Some of the fixes here are pretty ingenious. Coconut and walnuts, for instance, are still incorporated, but after they're toasted they're pulverized into powder, which keeps them from getting soggy in the batter.
But this is also the only quibble we have with the recipe. We're used to Morning Glory muffins full of different textures -- packed with crunchy nuts, plump raisins and shreds of carrot and coconut. These muffins ended up a little more homogenized in terms of texture, which was a tiny bit of a letdown. But the truth is, those different textures can just as quickly become disappointments on their own. Too often, the muffins end up with soggy nuts, limp carrots and tired strands of coconut. The tradeoff here is worth it -- you may have a little less texture, but it's better all around.

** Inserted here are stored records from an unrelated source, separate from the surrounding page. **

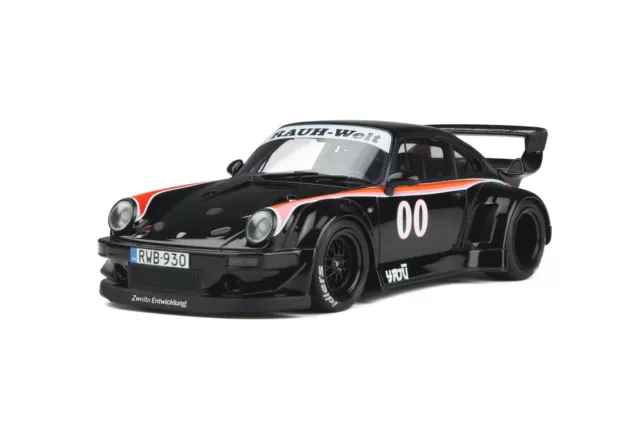 Porsche 911 RWB YAJÙ 1/18 GT Spirit GT413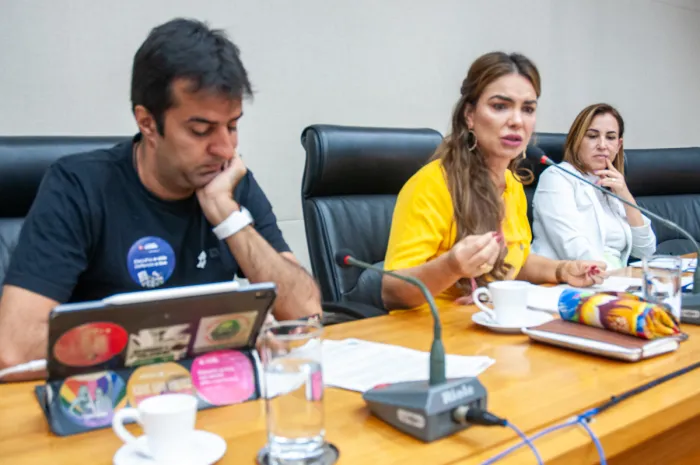 Comissão de Transparência questiona contrato do Iges-DF que chega ao 51º termo aditivo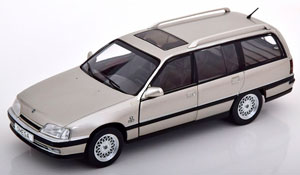 OPEL OMEGA A2 CARAVAN GREY METALLIC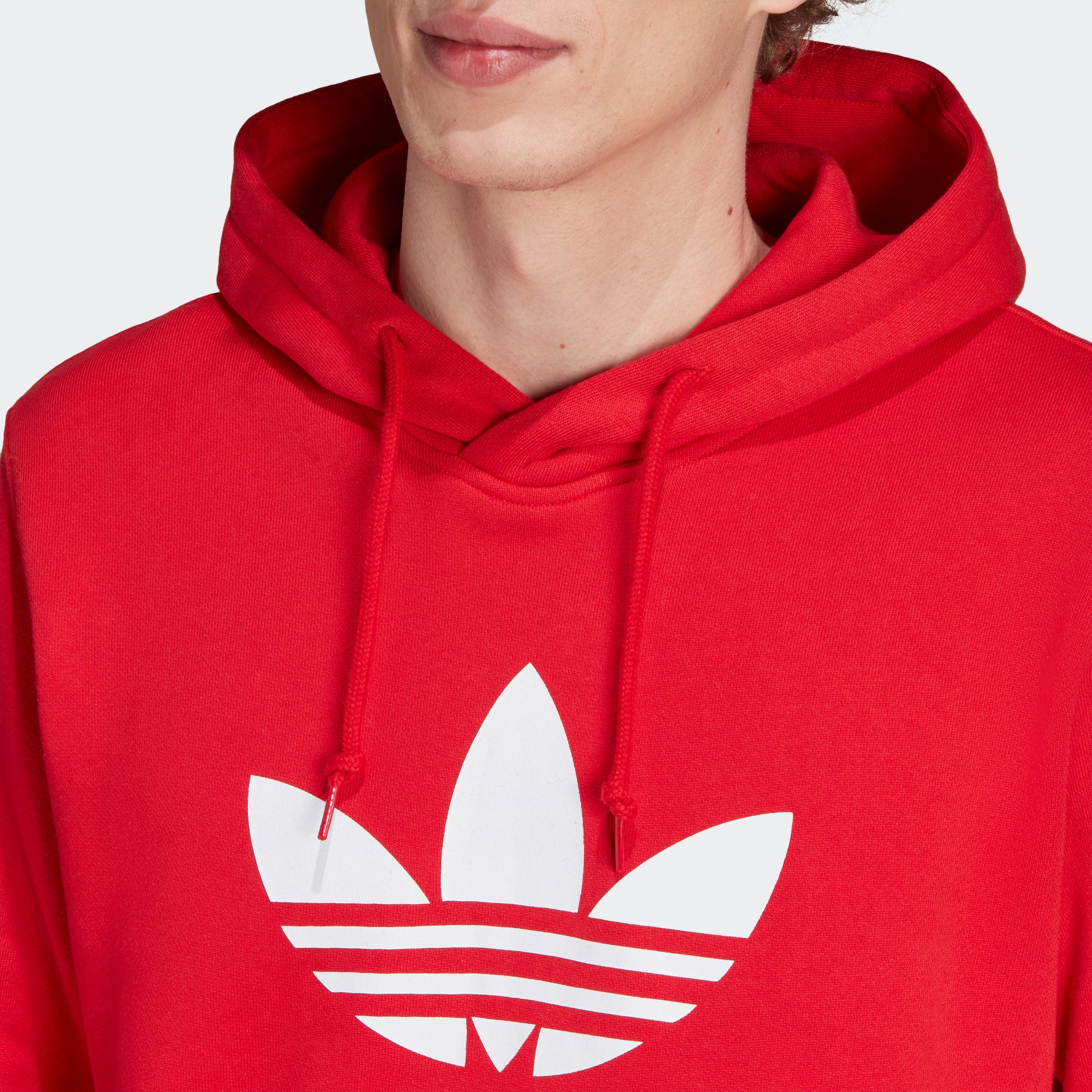 adidas Originals Kapuzensweatshirt »TREFOIL HOODY«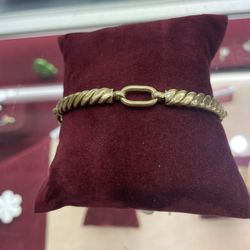 Gold Bracelet 14k 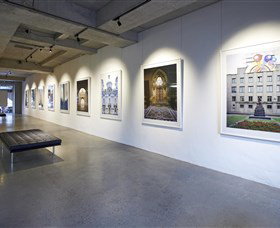 Black Eye Gallery - Hotels Melbourne 1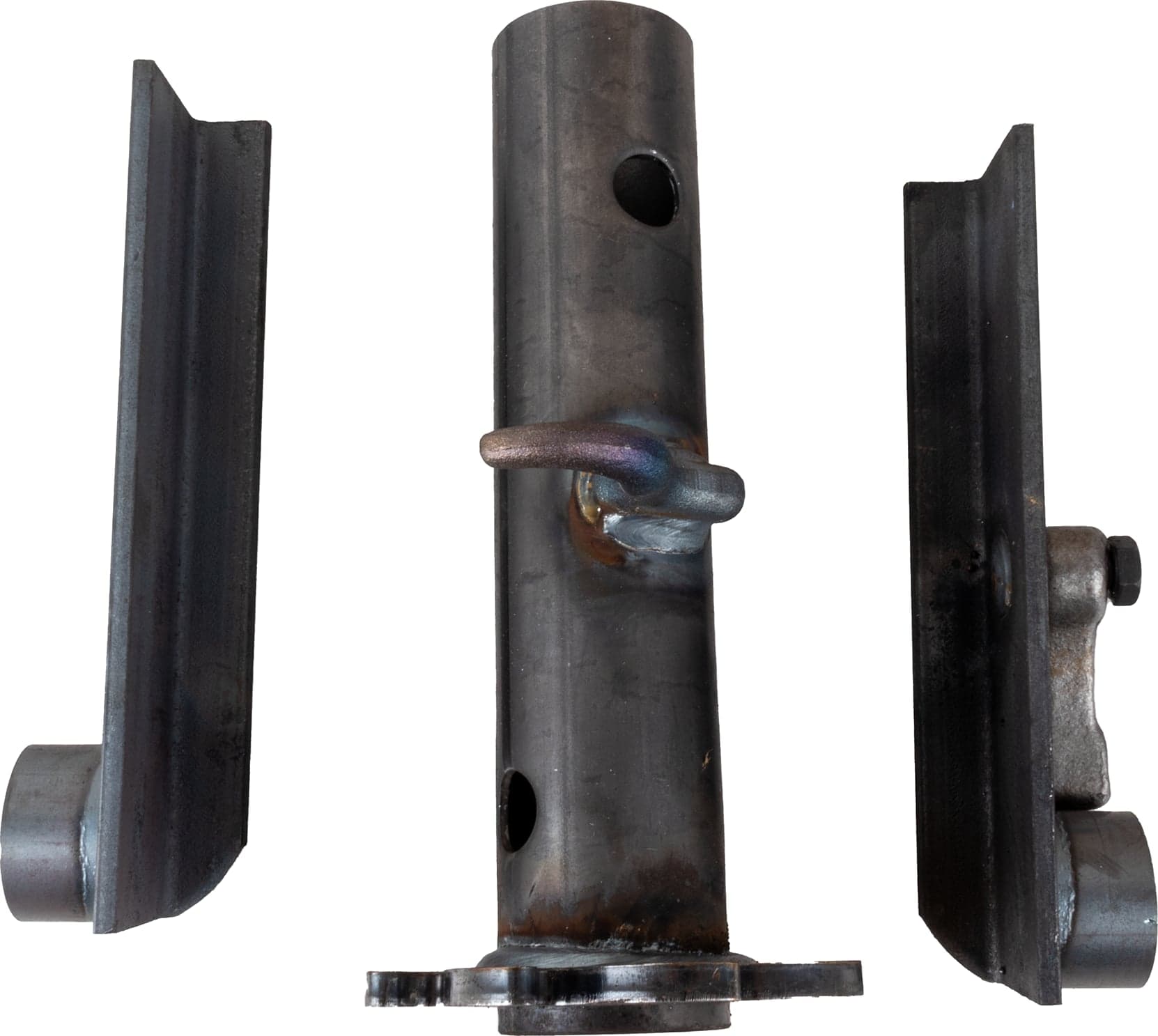 Verricello destro per rimorchi ø 42mm - 2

We thought that these were excellent muffins. They're moist and flavorful, like a less sweet carrot cake. We especially loved the plump, golden raisins and bits of carrot (although we could have stood more of both). Slathered with a bit of butter and accompanied by a cup of coffee, they're absolutely dynamite.
Makes 12 muffins
Don’t throw away the juice from the can of pineapple; you’ll need it. To toast the coconut and walnuts, place them in a dry skillet over medium heat and cook, stirring occasionally, until they’re golden, about 5 minutes. Cool before grinding them. We prefer golden raisins here, but ordinary raisins will work, too.
¾ cup sweetened shredded coconut, toasted
½ cup walnuts, toasted
2¼ cups all-purpose flour
¾ cup sugar
1½ teaspoons baking soda
1 teaspoon ground cinnamon
½ teaspoon baking powder
¾ teaspoon salt
1 (8-ounce) can crushed pineapple
1 Granny Smith apple, peeled, cored, and shredded
8 tablespoons (1 stick) unsalted butter, melted and cooled slightly
3 large eggs
1 teaspoon vanilla extract
1½ cups shredded carrots (2 to 3 medium)
1 cup golden raisins
Adjust oven rack to middle position and heat oven to 350 degrees. Grease 12-cup muffin tin. Process coconut and walnuts in food processor until finely ground. Add flour, sugar, baking soda, cinnamon, baking powder, and salt and pulse until combined. Transfer mixture to large bowl.
Place pineapple and shredded apple in fine-mesh strainer set over liquid measuring cup. Press fruit dry (juice should measure about 1 cup). Bring juice to boil in large skillet over medium-high heat and cook until reduced to ¼ cup, about 5 minutes. Let cool slightly. Whisk melted butter, cooled juice, eggs, and vanilla until smooth. Stir wet mixture into dry mixture until combined. Stir in pineapple-apple mixture, carrots, and raisins.
Divide batter evenly among muffin cups. Bake until toothpick inserted in center of muffin comes out clean, 24 to 28 minutes. Cool in tin for 10 minutes, then turn out onto wire rack. Serve warm. (Muffins can be stored in airtight container for 3 days.)